Monday, November 2, 2009


November marks the beginning of the end of our wedding season, as if you were keeping track on a scorecard or tableaux or something. Well annotate this; 4 more weddings left in 2009...which means we're doing things normal people do like showering and cooking.

This week's stats included:

Swiss Chard and Rigatoni, adapted loosely from a memory of dinner made by Russel some time ago

2 bunches of rainbow chard, washed, chopped, spun dry in a salad spinner
5 cloves of garlic, minced
olive oil

heaping half cup of ricotta (the really smooth, dense kind if possible. if your using the more watery type, increase amount to 3/4 cup)

1 cup grated pecorino romano

1 pound of rigatoni

toasted pine nuts

1. put on salted water for pasta
2. in more olive oil than you would think, saute the garlic until just before it starts to brown, then toss in chard. sprinkle with salt, and let cook down for 20 min or so over med-low heat.
3. While pasta is cooking grate up the pecorino, toast the nuts
4. Drain pasta (reserve some cooking water, should you need it to thin out mixture later)
Then mix the ricotta in with the chard, lots of ground pepper, a bit of lemon zest, perhaps the smallest bit of grated nutmeg.
5. Mix the pasta with the chard/ricotta mixture and last, fold in the grated cheese, reserving a bit for garnishing the top if you choose.


Roasted Butternut Squash Soap
2 squashes
olive oil
brown sugar cider vinegar
cayenne pepper, regular pepper, salt
heavy cream or half and half
chicken stock (1 quart)
optional garnish:
creme fraiche
sage leaves

2 large bnut squashes. cut in half, seeds scooped, oiled lightly face down on baking sheet at 350 for 45 min.

2 large onion 2 large shallots (or more!) chopped, sauteing in some left over bacon grease or olive oil till very soft - 30 minutes. Then add 1/4 cup of cider vinegar and a sprinkling of brown sugar and cook onion mixture 10 min more. You would have also salted the onions when you put them into the fat.

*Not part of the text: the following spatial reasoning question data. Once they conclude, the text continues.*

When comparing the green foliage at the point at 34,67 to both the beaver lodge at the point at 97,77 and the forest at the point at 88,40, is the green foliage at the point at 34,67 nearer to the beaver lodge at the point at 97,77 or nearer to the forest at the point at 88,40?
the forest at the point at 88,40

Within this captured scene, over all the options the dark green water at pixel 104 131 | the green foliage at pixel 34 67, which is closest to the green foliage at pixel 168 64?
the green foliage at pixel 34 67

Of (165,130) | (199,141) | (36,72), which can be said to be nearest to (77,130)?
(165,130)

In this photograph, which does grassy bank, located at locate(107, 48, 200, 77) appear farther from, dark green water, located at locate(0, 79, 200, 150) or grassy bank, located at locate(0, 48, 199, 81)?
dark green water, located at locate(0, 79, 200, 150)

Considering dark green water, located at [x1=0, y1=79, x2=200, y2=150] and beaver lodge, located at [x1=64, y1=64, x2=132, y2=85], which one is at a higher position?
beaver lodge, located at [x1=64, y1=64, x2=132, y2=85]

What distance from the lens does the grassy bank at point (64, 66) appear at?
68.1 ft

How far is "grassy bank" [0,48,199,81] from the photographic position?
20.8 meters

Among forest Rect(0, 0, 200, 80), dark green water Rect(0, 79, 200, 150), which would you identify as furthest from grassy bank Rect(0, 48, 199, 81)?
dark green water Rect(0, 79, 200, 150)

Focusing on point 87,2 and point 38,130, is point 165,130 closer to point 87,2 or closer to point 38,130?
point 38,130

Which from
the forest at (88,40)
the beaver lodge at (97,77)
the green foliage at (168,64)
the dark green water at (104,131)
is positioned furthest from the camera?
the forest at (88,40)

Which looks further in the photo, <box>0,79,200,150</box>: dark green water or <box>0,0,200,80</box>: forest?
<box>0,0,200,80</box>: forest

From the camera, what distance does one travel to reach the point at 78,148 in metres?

squashes come out of oven. cool near open window.

scoop out squash, puree in processor (in batches) with onions and eventually 4 cups of chicken stock till you've got everything smooth - at this point you're using a big soup pot to collect the batches of puree.

If it's still too think, thin with water or more stock. Bring to a gentle boil. Reduce heat and add either 1 cup of heavy cream or half and half.

Then you'll want to season the sucker. I like a healthy dash of cayenne, juice from a large lemon...acidity is often overlooked, then perhaps more salt.

I made this during the day, then let it hang out and cool on the stove top; reheating later for dinner. Creme fraiche and fried sage leaf on top when you dish it out. We ate this with a salad of arugula, pear, spiced pecans and shaved fennel. Jenna brought an Apple Charlot. Hot damn, it's fall!


Dinner with Eli and Laura and Siouxsie..

David Tannis, author, A Platter of Figs may have the perfect braise recipe yet. I improvise:

2 pounds of short ribs
can of san marzano tomatoes
chicken stock
dry red wine
olive oil
8 cipolini onions
sprig of thyme

Salt and pepper ribs. Leave in refigerator for a few hours.
Then bring to room temperature before you cook...

In a large dutch oven or cast iron skillet heat a 1/2 inch of olive oil. Brown ribs on all sides, about 6-8 min per side. Turn on the fans in your apartment.

Remove ribs to plate. pour out fat in pan.

Add 1 tablespoons of butter to same pan, turn on the heat, and put 1 tablespoon of flour in the melted butter, creating a roux, if you will. Add 1 cup of tomatoes (if they are whole, puree them briefly), 1 cup of wine, 2 cups of chicken broth, 1 heaping teaspoon of strong paprika, a few whole cloves. Bring this mixture to boil. Then add the ribs to the liquid, cover, and bake at 325 for 2 hours. If the liquid is not enough to cover the ribs, add more liquid - wine or stock.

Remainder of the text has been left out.